The Piramal Group’s drug research business was spun off into a separate company in 2007 as it had an impressive pipeline of early-stage discovery projects. It was merged back with the group in 2011 following the divestment of the domestic formulations business. This was also in anticipation of heavy investment by the parent company in discovery research.

But the company’s most promising late-stage biological drug for cancer failed in phase II clinical trials in 2012. It also could not take any other strong drug candidates forward to the advanced stages.

New drug discovery, a high-risk business that needs heavy investments in late-stage research, mainly in the clinical trials stage, has been a big challenge for Indian drug makers. The uncertainty involved with the success of even promising lead molecules is high and failure rates are typically 8 out of 10.
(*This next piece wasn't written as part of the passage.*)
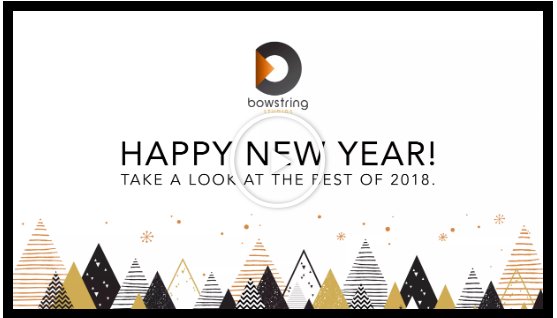 Our team wishes everyone a Happy New Year! Get a last look at some of the best stories Bowstring told in 2018 bowstring.tv/stories-from-2…. #videoproduction #happynewyear #storyfirst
Many of Piramal’s domestic rivals, including Dr Reddy’s Laboratories Ltd and Ranbaxy Laboratories Ltd, which also tried drug discovery as a core area of business, faced similar problems.

Dr Reddy’s had formed a separate company for drug discovery, Perlecan Pharma Ltd, but had to close it down after its two lead diabetes molecules failed in late-stage trials, although these drug candidates were licensed to foreign drug maker Novo Nordisc SA. Co-investors in Perlecan Pharma, ICICI Venture and Citigroup Venture Capital International Mauritius Ltd, exited soon after.

Ranbaxy Laboratories, which developed a malaria drug in partnership with the Indian government at its discovery unit, transferred the unit to its Japanese buyer Daiichi Sankyo Co. Ltd after the promoters divested their 38% stake in the parent company.

Indian drug makers Glenmark Pharmaceuticals Ltd and Sun Pharmaceutical Industries Ltd are the two other companies still pursuing discovery research in the country. While Sun Pharma’s discovery research unit, Sun Pharma Advance Research Co. Ltd, still hasn’t come out with any new chemical entities, Glenmark has licensed seven lead molecules to foreign drug makers.